PROVIDED TEXT:
Oh gosh, here goes your child again, screaming bloody murder on the floor of aisle 9 at the grocery store because you won’t buy him or her chocolate milk. Or perhaps it’s happening in the middle of a wedding ceremony and you just know the bride will behead you for ruining her big day.
No matter the location or occasion, we are often put in situations where we need our kids to behave like little angels, pronto. The easiest and quickest way to achieve this angel status is to bribe them, and temporarily, you may achieve heaven. However, bribery leads to more and worse tantrums because now your kid just learned that you are willing to give him or her anything to stop the bad behavior. Therefore, try to talk to your children and anticipate their needs to avoid bad behavior from occurring in the first place. Moreover, shower them with praises when they are behaving well to incentivize them to continue being angels.
Disciplining Your Child is No Joke
Whew. Parenting is HARD. And some days, parenting plain sucks. However, parenting is part of what we signed up for when we decided to give birth to our kids (what? You didn’t see that in the contract?) and we need to do our best to discipline our children and guide them to do the right things. Be honest with yourself and your kids when you do make a disciplining mistake and apologize for it. Your kid will respect you more for admitting your mistakes. Show them how much you love and value them after both parties have calmed down. Lastly, do go easy on yourself when you do make a disciplining mistake – the important thing is that you learn from it.
What discipline mistakes have you made and how have you fixed them?

EXCERPTED DATA:
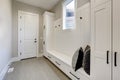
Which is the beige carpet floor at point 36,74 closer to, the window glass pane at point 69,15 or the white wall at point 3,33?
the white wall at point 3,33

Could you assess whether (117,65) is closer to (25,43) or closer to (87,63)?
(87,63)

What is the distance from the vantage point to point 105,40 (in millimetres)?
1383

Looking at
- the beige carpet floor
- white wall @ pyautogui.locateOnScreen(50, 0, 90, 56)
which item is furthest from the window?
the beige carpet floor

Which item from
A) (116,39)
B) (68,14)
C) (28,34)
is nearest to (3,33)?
* * *
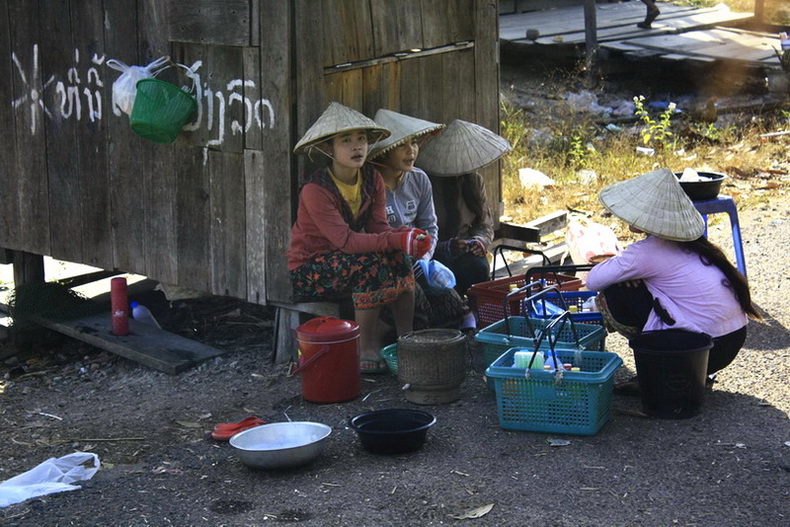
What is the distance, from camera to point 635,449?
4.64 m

TASK: From the parenting text, reproduce word for word the part that begins with the words "Disciplining Your Child" and ends with "learn from it.". The rows are independent material and have no connection to the parenting text.

SOLUTION BELOW:
Disciplining Your Child is No Joke
Whew. Parenting is HARD. And some days, parenting plain sucks. However, parenting is part of what we signed up for when we decided to give birth to our kids (what? You didn’t see that in the contract?) and we need to do our best to discipline our children and guide them to do the right things. Be honest with yourself and your kids when you do make a disciplining mistake and apologize for it. Your kid will respect you more for admitting your mistakes. Show them how much you love and value them after both parties have calmed down. Lastly, do go easy on yourself when you do make a disciplining mistake – the important thing is that you learn from it.